Filmik Lorda Kruszwila w Sejmie

Wydawało się że sprawa już ucichła, ale niespodziewanie przypomniano o niej w Sejmie. O filmiku promującym województwo podlaskie w gmachu przy Wiejskiej mówił poseł Stefan Krejewski (PSL). Podkreślał, że youtuber obraża uczucia religijne, a zgodził się na to obecny zarząd województwa, w którym zasiadają reprezentanci tzw. zjednoczonej prawicy.

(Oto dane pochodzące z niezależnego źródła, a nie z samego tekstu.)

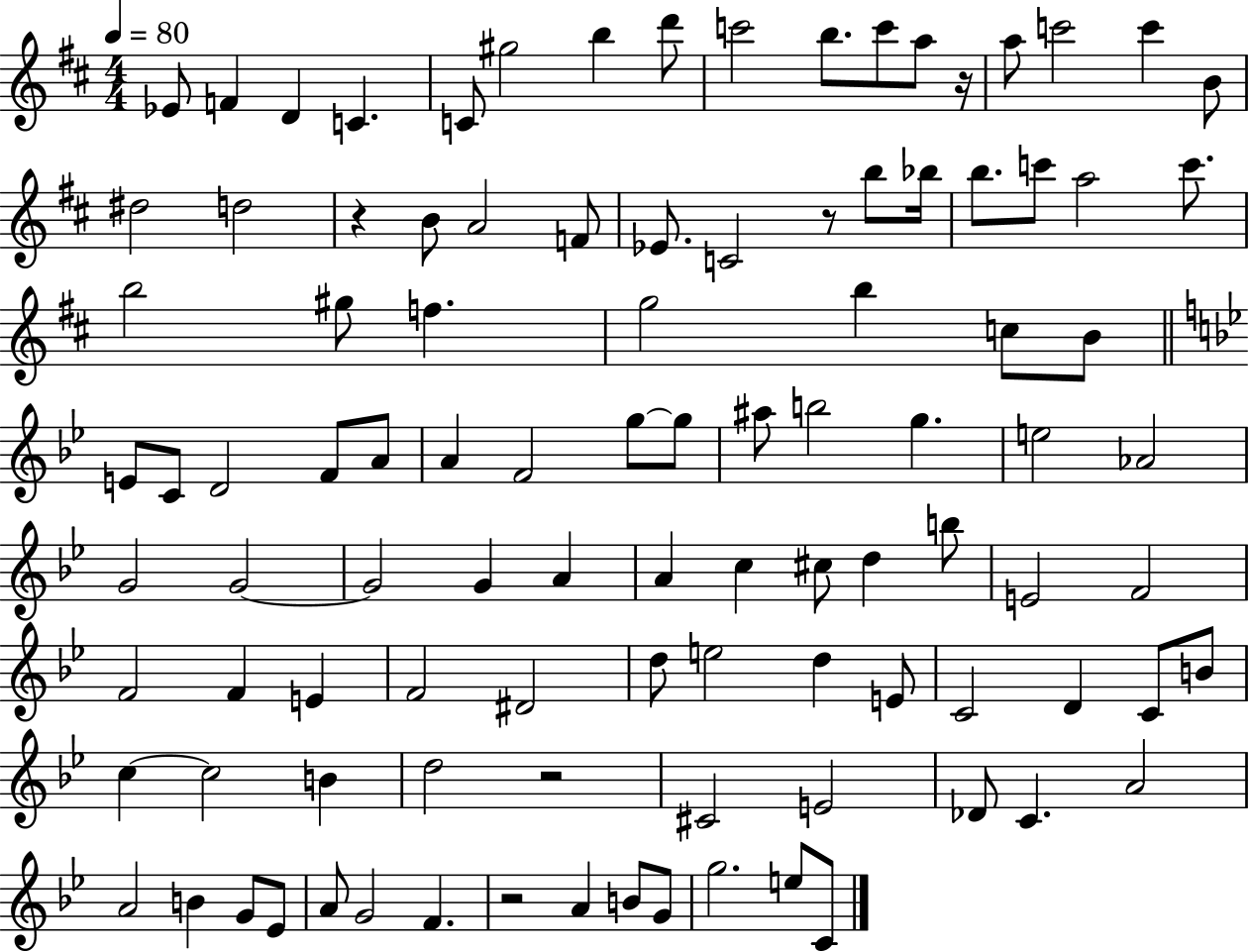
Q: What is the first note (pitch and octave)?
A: Eb4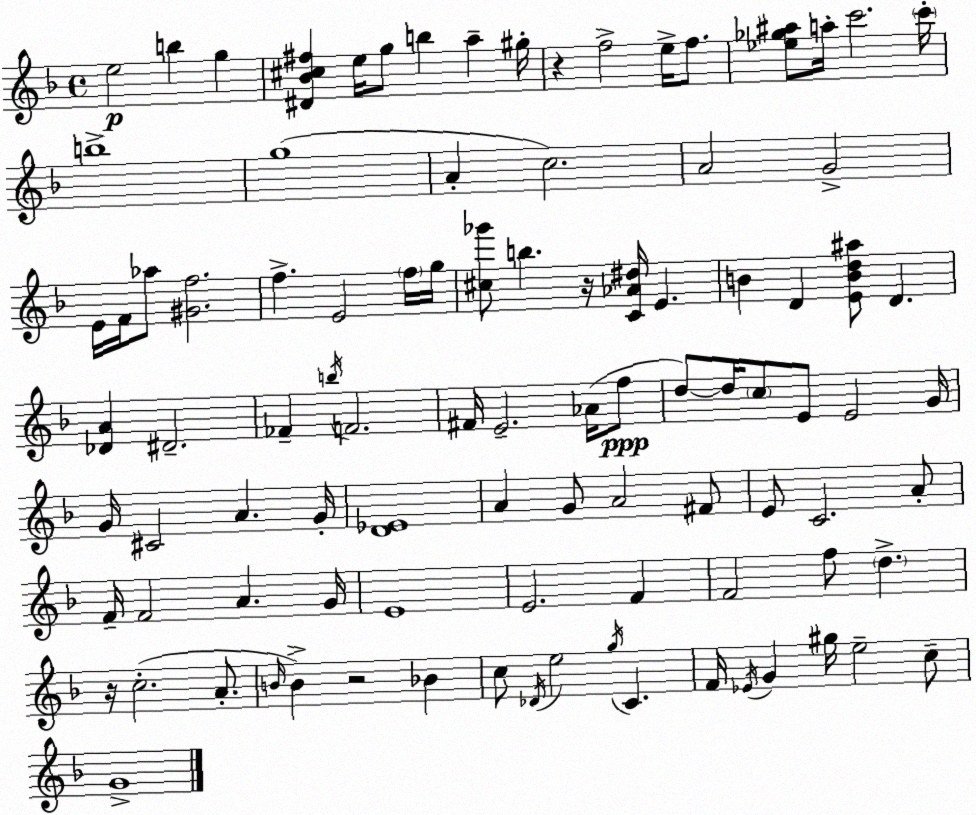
X:1
T:Untitled
M:4/4
L:1/4
K:F
e2 b g [^D_B^c^f] e/4 g/2 b a ^g/4 z f2 e/4 f/2 [_e_g^a]/2 a/4 c'2 c'/4 b4 g4 A c2 A2 G2 E/4 F/4 _a/2 [^Gf]2 f E2 f/4 g/4 [^c_g']/2 b z/4 [C_A^d]/4 E B D [EBd^a]/2 D [_DA] ^D2 _F b/4 F2 ^F/4 E2 _A/4 f/2 d/2 d/4 c/2 E/2 E2 G/4 G/4 ^C2 A G/4 [D_E]4 A G/2 A2 ^F/2 E/2 C2 A/2 F/4 F2 A G/4 E4 E2 F F2 f/2 d z/4 c2 A/2 B/4 B z2 _B c/2 _D/4 e2 g/4 C F/4 _E/4 G ^g/4 e2 c/2 G4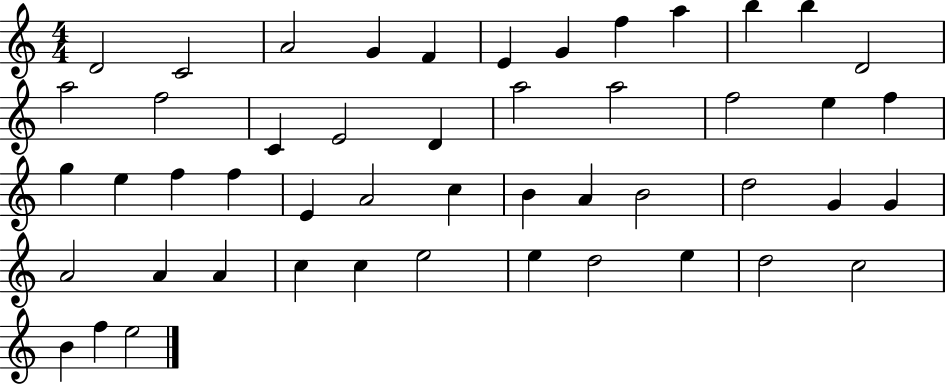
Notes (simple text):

D4/h C4/h A4/h G4/q F4/q E4/q G4/q F5/q A5/q B5/q B5/q D4/h A5/h F5/h C4/q E4/h D4/q A5/h A5/h F5/h E5/q F5/q G5/q E5/q F5/q F5/q E4/q A4/h C5/q B4/q A4/q B4/h D5/h G4/q G4/q A4/h A4/q A4/q C5/q C5/q E5/h E5/q D5/h E5/q D5/h C5/h B4/q F5/q E5/h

- Film, który kosztował naprawdę dużo i został zaakceptowany przez marszałków z PiS i Porozumienia, w niewybredny sposób ubliża mieszkańcom Podlaskiego. Cała jego treść jest w gruncie rzeczy paszkwilancka. Na szczególne potępienie zasługują słowa, które uraziły uczucia religijne społeczności prawosławnej zamieszkującej mój region - mówił w Sejmie Stefan Krajewski.

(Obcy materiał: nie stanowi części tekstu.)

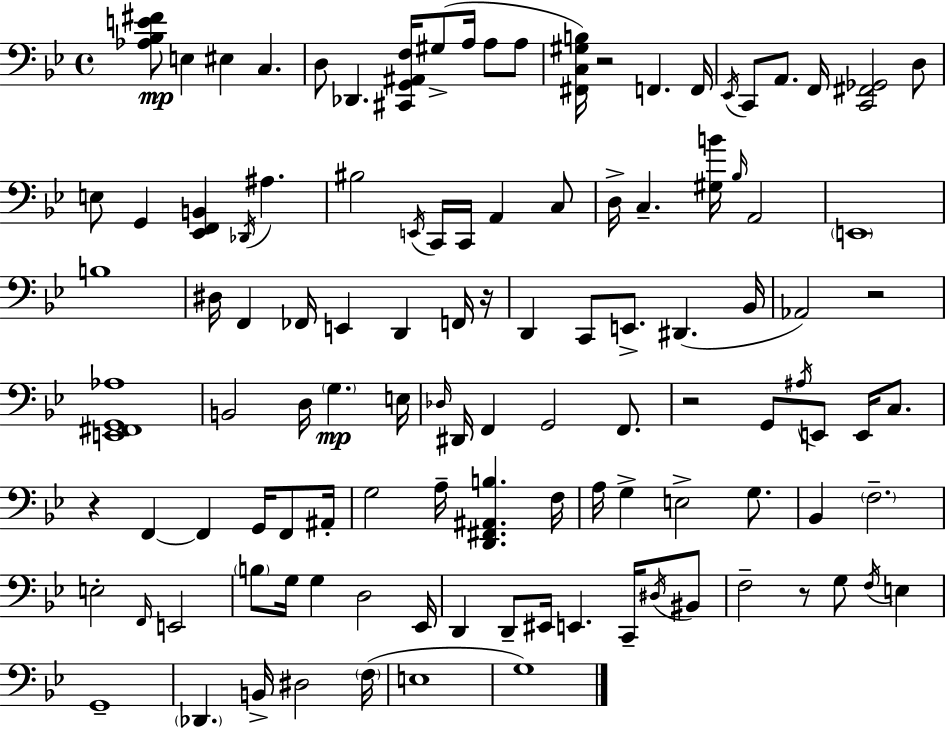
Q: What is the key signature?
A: BES major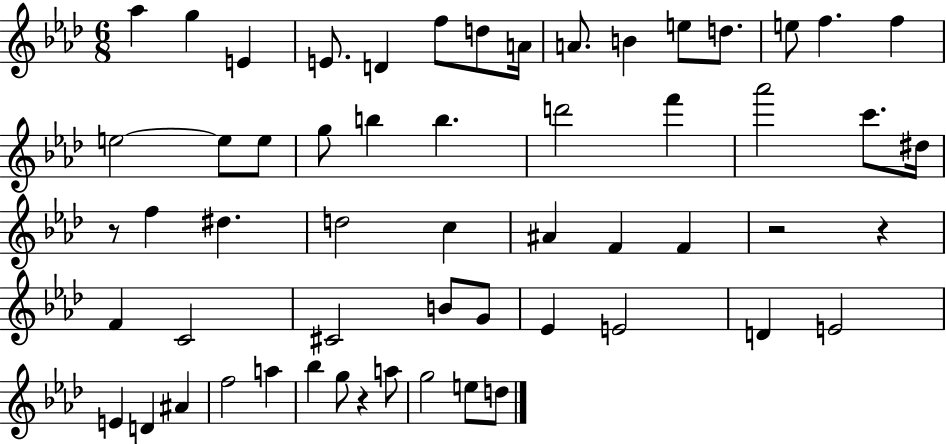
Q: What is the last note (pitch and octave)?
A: D5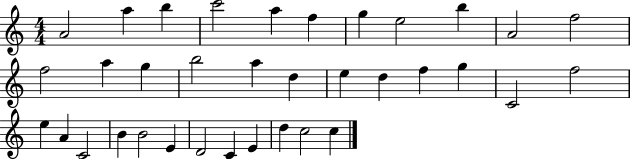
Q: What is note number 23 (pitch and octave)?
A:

Chodzi o charakterystyczne dla patostremera drwiny - w klipie są z krzyża prawosławnego. Mówi on m.in. o co chodzi z tym krzyżem przekreślonym? Krzyż powinien być chyba taki normalny?.

Drwiny z religii

- Dotychczas ta różnorodność była naszą siłą i swego rodzaju towarem eksportowym. I nadal jesteśmy dumni z tego, że Podlasie skupia katolików, prawosławnych, muzułmanów, staroobrzędowców i protestantów. Wszyscy mieszkańcy tworzą barwną mozaikę kultur, tradycji i obrzędów, która stanowi unikatowy w skali Europy obraz. Obraz, który i bez wątpliwej promocji obecnego zarządu województwa, jest interesujący dla przyjezdnych, w tym turystów. Dlatego z całą mocą podkreślam: nie ma naszej zgody na obrażanie uczuć religijnych, szyderstwa z któregokolwiek wyznania i kościoła - dodawał Krajewski.

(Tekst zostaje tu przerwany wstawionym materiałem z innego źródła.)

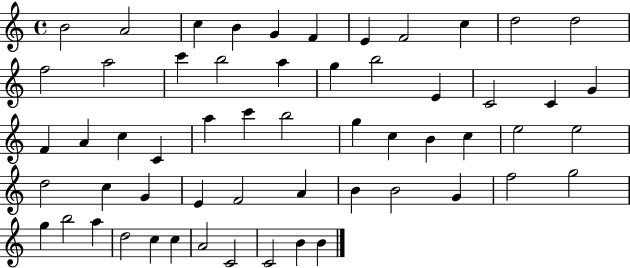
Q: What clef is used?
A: treble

Poseł PSL twierdzi, że takie promowanie regionu jak te w wykonaniu młodocianego youtubera nie jest potrzebne.

- Podlaskie zawsze będzie bogactwem różnorodności, pomimo umysłowego ubóstwa niektórych regionalnych polityków, nierozumiejących własnego regionu - nie przebierał w słowach Stefan Krajewski.

Promocja czy antypromocja?

Urząd marszałkowski zapłacił youtuberowi 50 tys. zł. Gdy sprawa wyszła na jaw najpierw tłumaczono to w ten sposób: marszałek nie zlecał bezpośrednio filmu Lordowi Kruszwilowi, a zrobiła to agencja reklamowa, której płaci województwo. Za podpisanie umowy z agencją była odpowiedzialna osoba, która już nie pracuje w urzędzie.

Potem wicemarszałek województwa Stanisław Derehajło wypowiadał się w mediach twierdząc, że choć film jest kontrowersyjny nie to nie jest całkowitą porażką województwa, bo wcześniej nie udało się osiągnąć takich zasięgów i liczby wyświetleń. Tłumaczył, że ideą było to, by youtuber przyjechał na Podlasie i nie znalazł tu potwierdzenia memów. Przecież powiedział: miał być smród, brud i ubóstwo, nie znalazłem tego.

Stefan Krajewski zanim został posłem w latach 2015-2018 sam był członkiem zarządu województwa.